A character set is a set of textual and graphic symbols, each of which is mapped to a set of nonnegative integers.

The first character set used in computing was US-ASCII. It is limited in that it can represent only American English. US-ASCII contains uppercase and lowercase Latin alphabets, numerals, punctuation, a set of control codes, and a few miscellaneous symbols.

Unicode defines a standardized, universal character set that can be extended to accommodate additions. When the Java program source file encoding doesn’t support Unicode, you can represent Unicode characters as escape sequences by using the notation `\u`XXXX, where XXXX is the character’s 16-bit representation in hexadecimal. For example, the Spanish version of a message file could use Unicode for non-ASCII characters, as follows:

admin.nav.main=P\u00e1gina principal de administraci\u00f3n

Character Encoding

A character encoding maps a character set to units of a specific width and defines byte serialization and ordering rules. Many character sets have more than one encoding. For example, Java programs can represent Japanese character sets using the EUC-JP or Shift-JIS encodings, among others. Each encoding has rules for representing and serializing a character set.

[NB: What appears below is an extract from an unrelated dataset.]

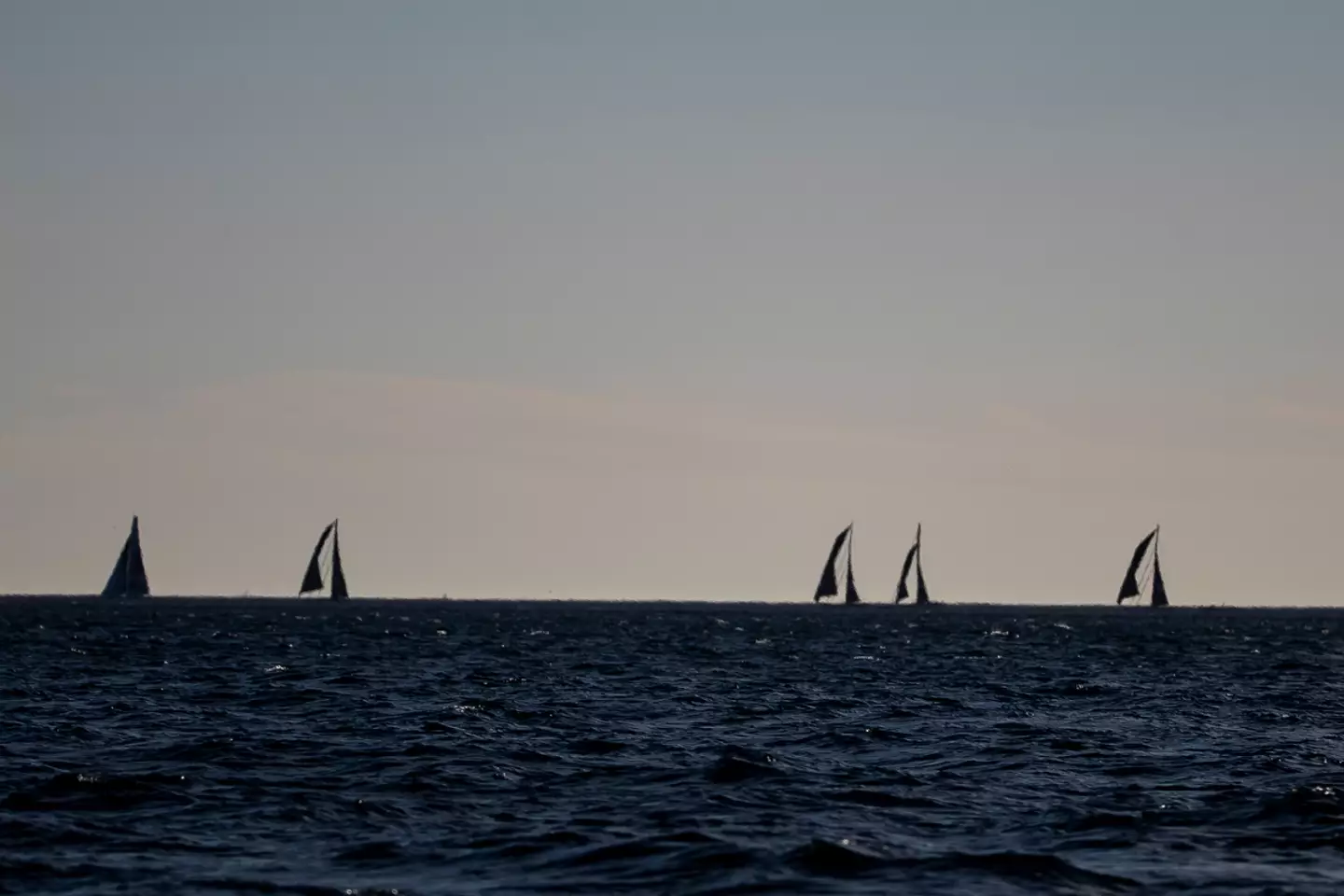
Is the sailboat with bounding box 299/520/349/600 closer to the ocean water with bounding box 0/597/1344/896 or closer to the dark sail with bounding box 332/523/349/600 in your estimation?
the dark sail with bounding box 332/523/349/600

The ISO 8859 series defines 13 character encodings that can represent texts in dozens of languages. Each ISO 8859 character encoding can have up to 256 characters. ISO-8859-1 (Latin-1) comprises the ASCII character set, characters with diacritics (accents, diaereses, cedillas, circumflexes, and so on), and additional symbols.

UTF-8 (Unicode Transformation Format, 8-bit form) is a variable-width character encoding that encodes 16-bit Unicode characters as one to four bytes. A byte in UTF-8 is equivalent to 7-bit ASCII if its high-order bit is zero; otherwise, the character comprises a variable number of bytes.

UTF-8 is compatible with the majority of existing web content and provides access to the Unicode character set. Current versions of browsers and email clients support UTF-8. In addition, many web standards specify UTF-8 as their character encoding. For example, UTF-8 is one of the two required encodings for XML documents (the other is UTF-16).

Web components usually use PrintWriter to produce responses; PrintWriter automatically encodes using ISO-8859-1. Servlets can also output binary data using OutputStream classes, which perform no encoding. An application that uses a character set that cannot use the default encoding must explicitly set a different encoding.